Published in final edited form as: Med Microbiol Immunol. 2019 Mar 5;208(2):131–169. doi: 10.1007/s00430-019-00583-z

Fig. 2. Effect of HIV-1 Tat amino acid variation on TAR-dependent LTR transactivation, post-translational modifications, and intramolecular interactions.

Fig. 2

Variation within the amino acid sequence of HIV-1 Tat contributes to altered LTR transactivation capacity, modeled on the subtype B HXB2 reference sequence.

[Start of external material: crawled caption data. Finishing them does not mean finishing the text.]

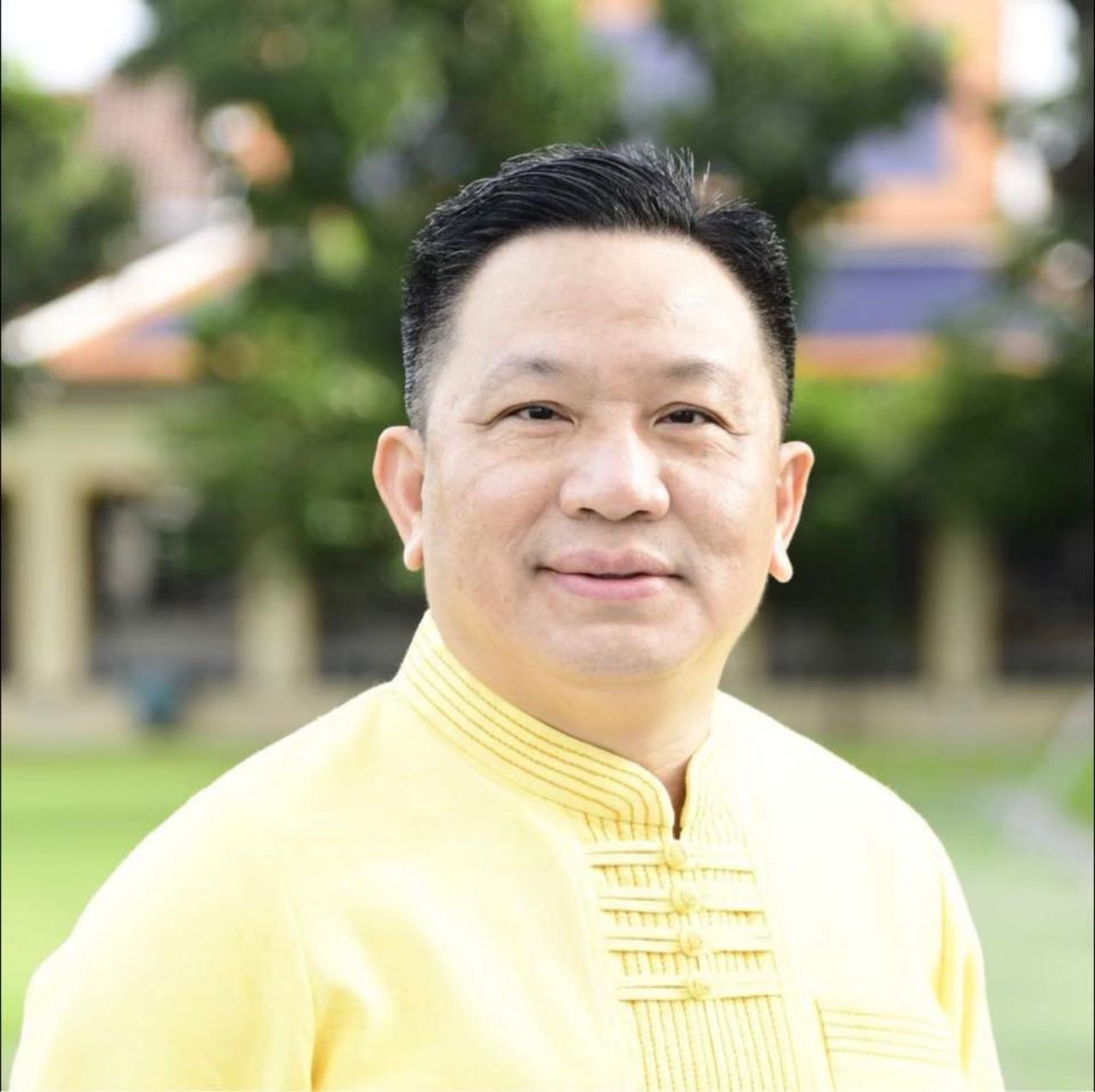 นิรัตน์ พงษ์สิทธิถาวร的传记 “เซมเบ้省长”: 知名黑狮子学弟“ภูมิธรรม”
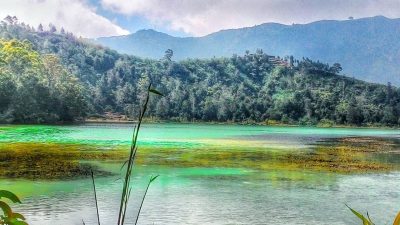 Telaga Warna Dieng: Keajaiban Alam yang Tak Pernah Membosankan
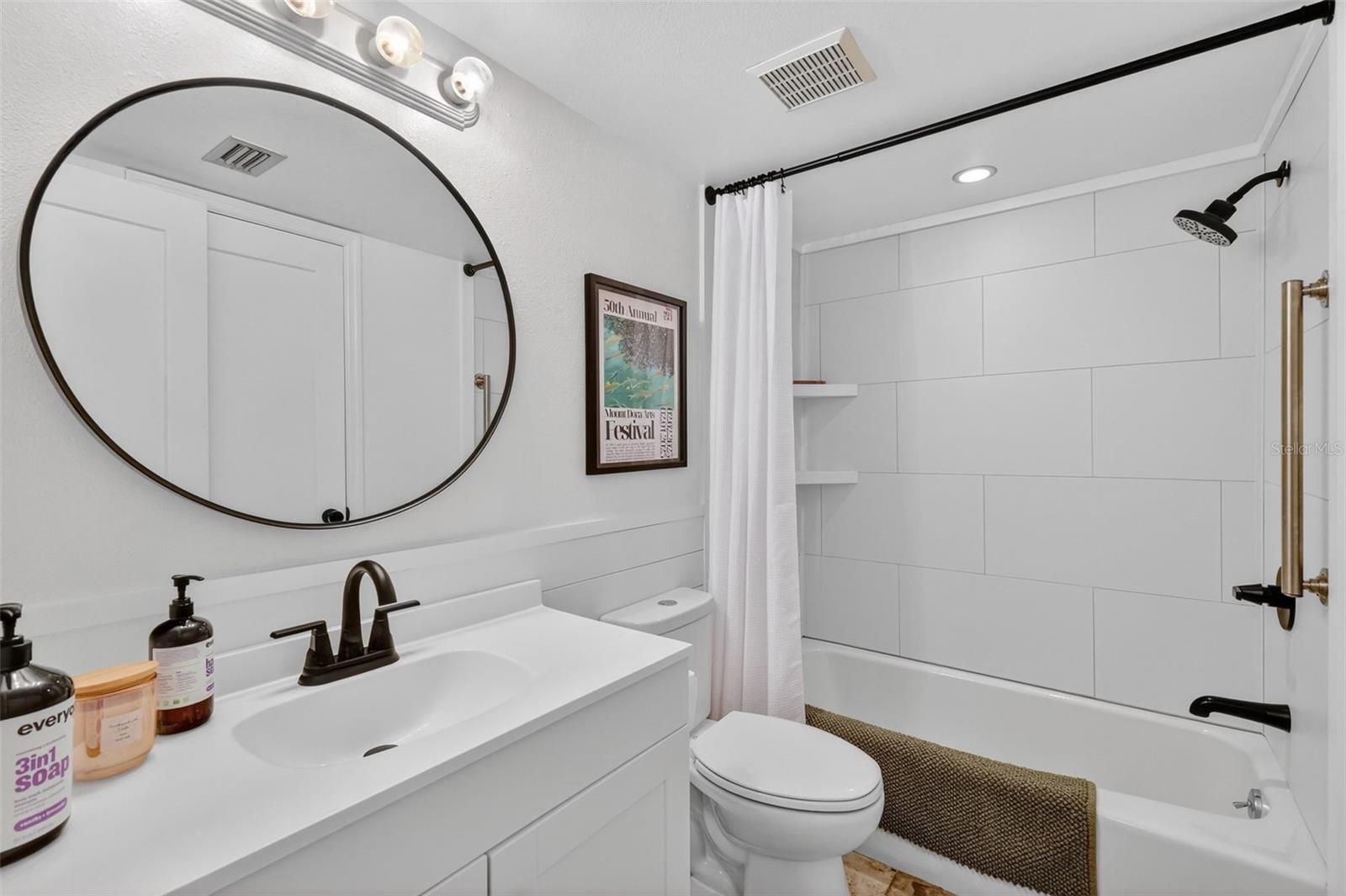 MOUNT DORA SUMMIT PLACE CONDO - Residential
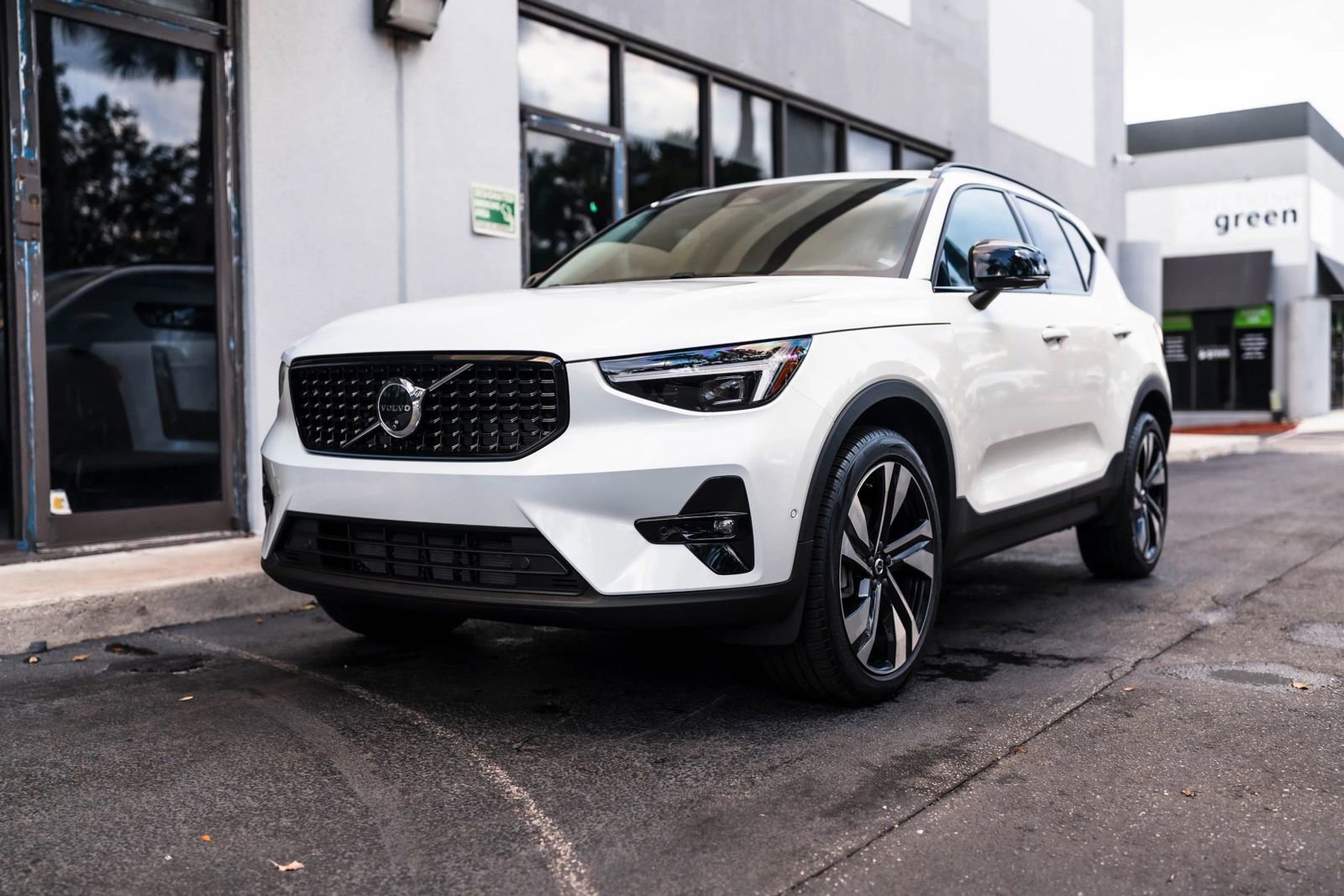 Used 2025 Volvo XC40 B5 Plus w/ Protection Package Premier image 1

An alternative STOP codon at position 87 is represented by the symbol “$”. Filled arrows along the length of Tat indicate residues with variation that affects LTR transactivation directly or impairs interactions with, or addition of, any of a number of post-translational modifications (PTM) by corresponding host factors. Kinases CDK2 and PKR shown in yellow; histone acetyltransferases PCAF, GCN5, and p300 in blue; monomethyltransferases KMT7, PRMT6, and SETDB1 shown in orange; and E3 ubiquitin ligases PJA2 and Hdm2 shown in gray. Intramolecular interactions observed between Tat residues (bottom) are shown for subtype B (blue dotted) and subtype D (green dashed) Tat. An asterisk next to an amino acid indicates that the dominant amino acid observed differs from the HXB2 sequence.